Extracted page text data
::::::::::
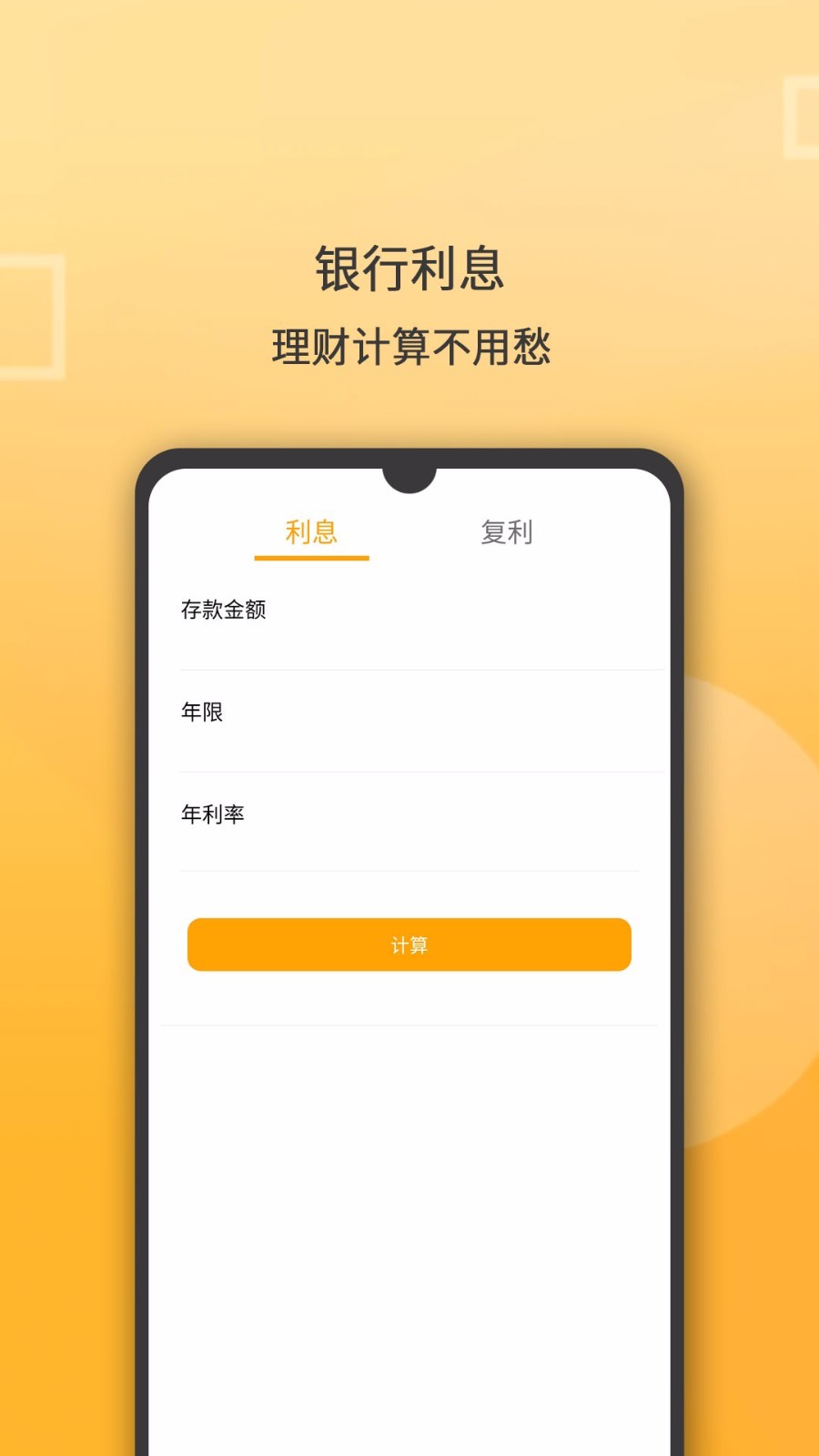 银行利息
理财计算不用愁

利息 复利

存款金额

年限

年利率

计算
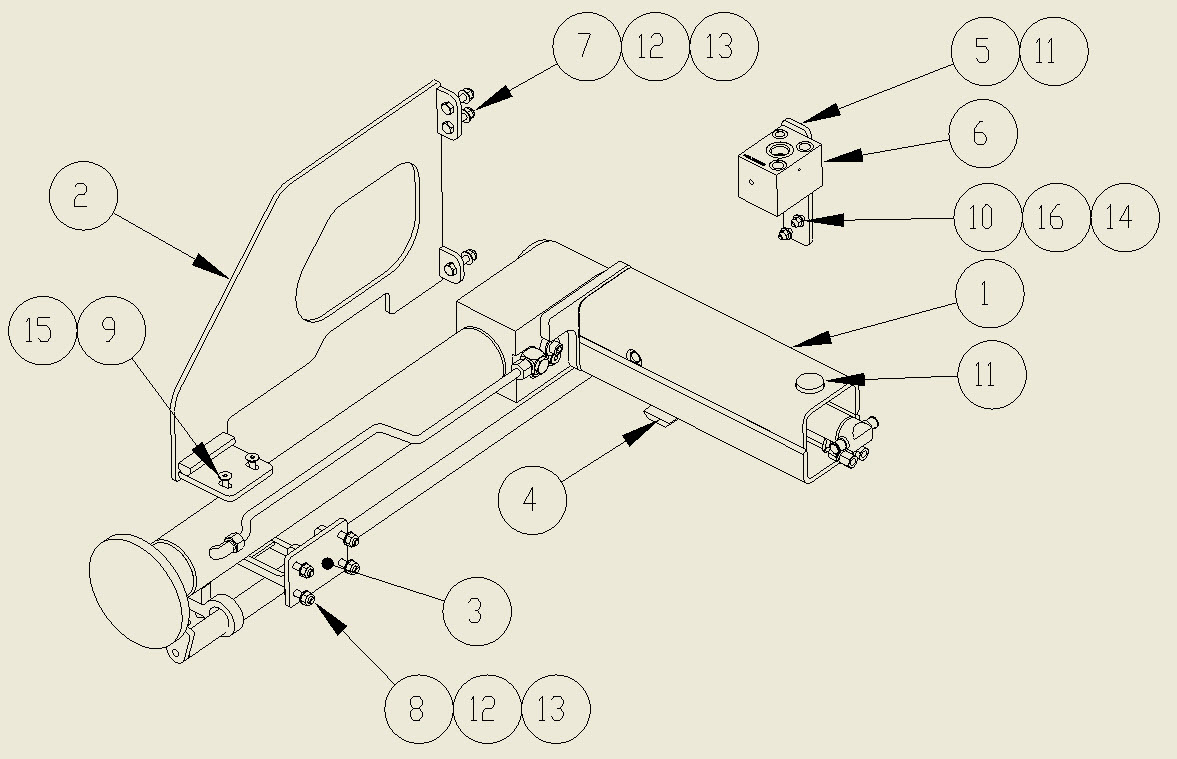 7 12 13
5 11
6
2
10 16 14
1
15 9
11
4
3
8 12 13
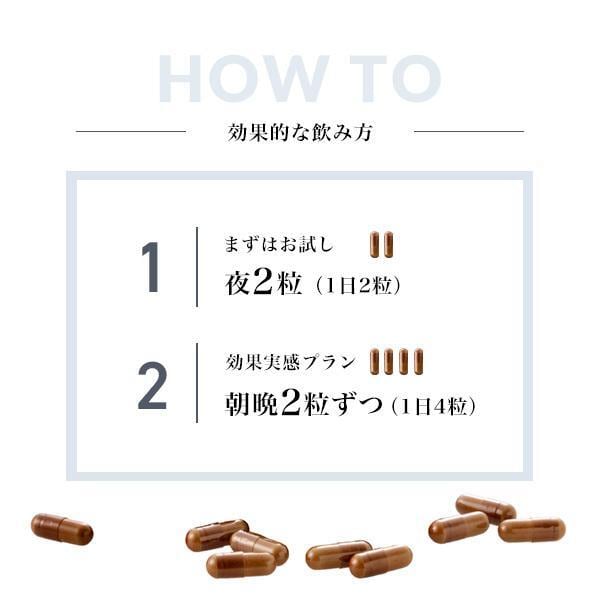 HOW TO

効果的な飲み方

1

まずはお試し

夜2粒（1日2粒）

2

効果実感プラン

朝晩2粒ずつ（1日4粒）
::::::::::
Produce the entries above once more, exactly as given, with each picture left out.

[Answer space]
 银行利息
理财计算不用愁

利息 复利

存款金额

年限

年利率

计算
 7 12 13
5 11
6
2
10 16 14
1
15 9
11
4
3
8 12 13
 HOW TO

効果的な飲み方

1

まずはお試し

夜2粒（1日2粒）

2

効果実感プラン

朝晩2粒ずつ（1日4粒）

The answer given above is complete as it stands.